21 sierpnia 2013

W ostatniej chwili

W czasie moich wakacji dostałam zaproszenie do zabawy od blogerek: Ewy, Asi i drugiej Asi. Zbyt późno wróciłam do mojego bloga, by zdążyć coś fajnego wymyślić, więc pokażę coś co troszkę poleżało w szufladzie. Tematem zabawy - wyzwania miało być takie rękodzieło, które wychodzi nam najlepiej. Nie wiem czy szydełkowanie wychodzi mi najlepiej, ale na pewno jest techniką, którą zajmuję się najdłużej. Miałam bardzo długą przerwę w szydełkowaniu i ostatnimi czasy trochę mnie naszło i coś tam dla poprawy nastroju udziergam. Ale do rzeczy, dziewczyny, które wysłały mi zaproszenie przygotowały podkładkę pod kubek. Ja do ich dzieła dorzucam babeczki szydełkowe, takie nie tuczące brzuszka a jedynie może oczy.

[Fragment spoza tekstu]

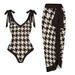 Conservative Cover Slim Sexy Beach Skirt Bikini_desvips.com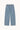 lace patterned jeans on a white background. 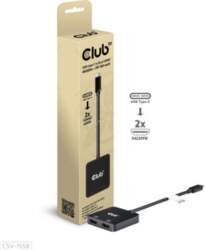 Club3D MST-Hub USB 3.2 Typ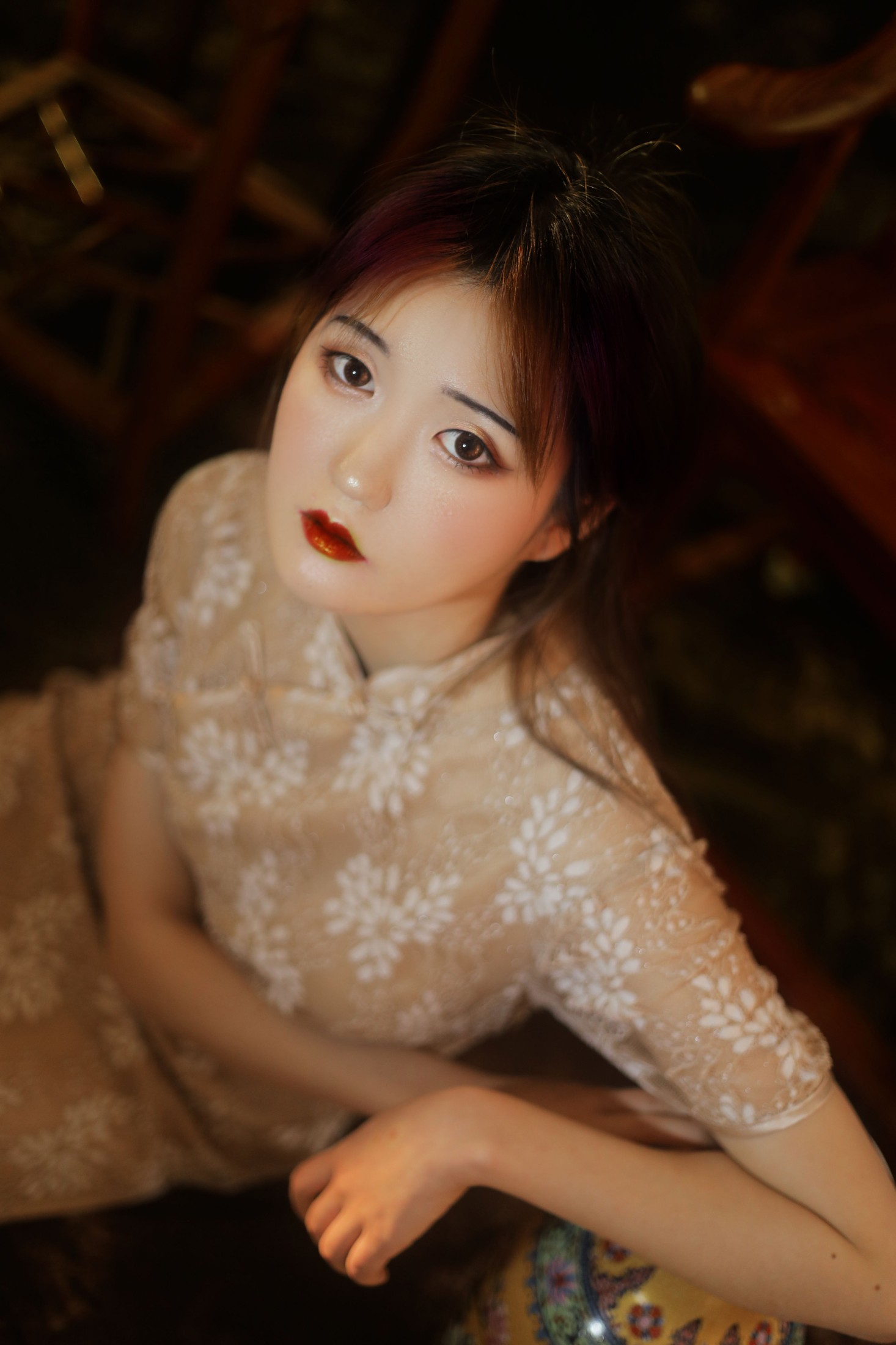 图片[3]-大白兔奶糖 – 《点绛唇》[22P]-COS写真在线网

Nie ukrywam, że spieszę się by zdążyć spełnić wymogi wyzwania jeszcze 21 sierpnia.
Pozdrawiam i zapraszam na bloga Asi.

20 sierpnia 2013

Dalej koraliki

Pomimo dłuższej nieobecności w blogowym światku, nadal ćwiczyłam sznury koralikowe. Dziś już pokazuję to co wychodzi coraz lepiej i niektórzy twierdzą: "rób dalej, więcej i szybciej".
Na początek bransoletki...



A teraz coś większego i dłuższego...





Poćwiczyłam ukośniki, przekonałam się, że z pierwszych lepszych koralików (chociaż w ładnym kolorze) nie warto szydełkować, bo i tak efekt mizerny. Teraz już mogę przejść na koraliki TOHO i pewnie nie zepsuję robótki.
Moje zdjęcia lichutkie, ale chciałam zostawić ślad po moich koralikowych poczynaniach.
Dziękuję za miłe komentarze, pomimo nieobecności wakacyjnej na blogu, witam też nową obserwatorkę.